| Quoted text |
>>
By 3 p.m. the next day, the petition had 501 signatures, and a formal email had been sent from the Senior Vice President for Student Affairs regarding efforts by the University to improve dining services.

“I’m really happy and very impressed with how active students are, with how willing they are to express their feelings and wanting a change,” Roberts said.  

Roberts started the petition “mainly just because the food here is pretty bad,” Roberts said.  “We go into [The Marketplace], and we usually walk around and end up getting a bagel and a bowl of cereal, just because none of the food is really appetizing.”

In an email interview, John Azzopardi, Sodexo’s Resident District Manager for On-Site Service Solutions at Fordham University, refuted the claims that Roberts states in his petition.

“Sodexo is aware of [the] petition focused on Sodexo at Fordham and I can tell you that many of the things listed in it are not factually accurate,” Azzopardi said in the email interview.  

“A lot of people started talking about it,” Roberts said.  “The night when I was making the petition, I was talking to a group of friends who were all complaining about the food, complaining about the quality, so we decided to do something about it.  And clearly the sentiment is there. I didn’t really publicize it or anything, I just posted it on a few Facebook pages and now it’s up to 500 signatures.”

This shared sentiment has been shown in the comments on the petition, with several students voicing their complaints, with some even claiming to have gotten “food poisoning” from the food served at Sodexo venues.

At 10:13 a.m. on Dec. 4, the Senior Vice President of Student Affairs sent out an email to the Fordham community, announcing that “the University is initiating the process to ensure continued and progressive improvements in dining services in the medium and long term.”

Fordham University today issued a Request for Proposals (RFP) to provide dining services to all venues and campuses of the University,” the email said. “The current provider, Sodexo, will continue to provide dining services across the University at least through June 30, 2016, and has been invited to participate in the process.”  

The email also said that “while Sodexo continues to advance important improvements in critical areas, Fordham is seeking a longer-term commitment to its service objectives,” and that the process will likely take the remainder of the academic year, but “the University will issue updates on the process as we have new information to offer.”

“I’m very impressed with Fordham’s responsiveness,” Roberts said regarding the email.  “I’m impressed with what they’re doing so far with actually taking a step to address student concerns.  We’ll see what solution they come to when the time comes, but I’m happy with what the administration is doing so far.”  

The petition states, “let’s get Sodexo’s high-cost and low-quality food out.  Nutrition is a critical component of student health, and it is Fordham’s responsibility to provide for it.”  He then proceeds to describe and cite instances of Sodexo “providing low-quality food for higher prices than non-outsourced options,” such as the company “serving chicken contaminated with Listeria, leading to a cancellation of a 1.2 billion dollar contract with the United States Marine Corps.”   In 2007, Sodexo recalled 3,000 pounds of chicken that may have been contaminated with Listeria, according CMD.
<<
| Available data |
>>
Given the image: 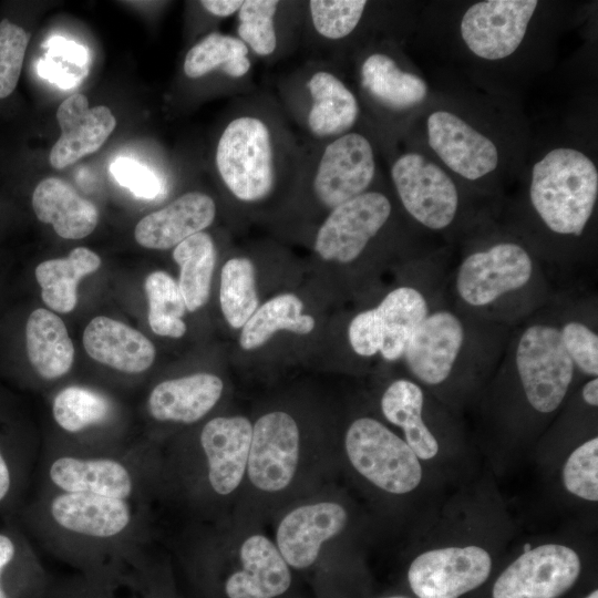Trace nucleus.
<<
| Problems to work on |
1 > Repeat the dining petition article from "In an email" up to and including "in his petition.".
2 > According to the dining petition article, through what date will Sodexo continue to provide dining services at Fordham?

| The solutions |
1 >
In an email interview, John Azzopardi, Sodexo’s Resident District Manager for On-Site Service Solutions at Fordham University, refuted the claims that Roberts states in his petition.

2 > At least through June 30, 2016.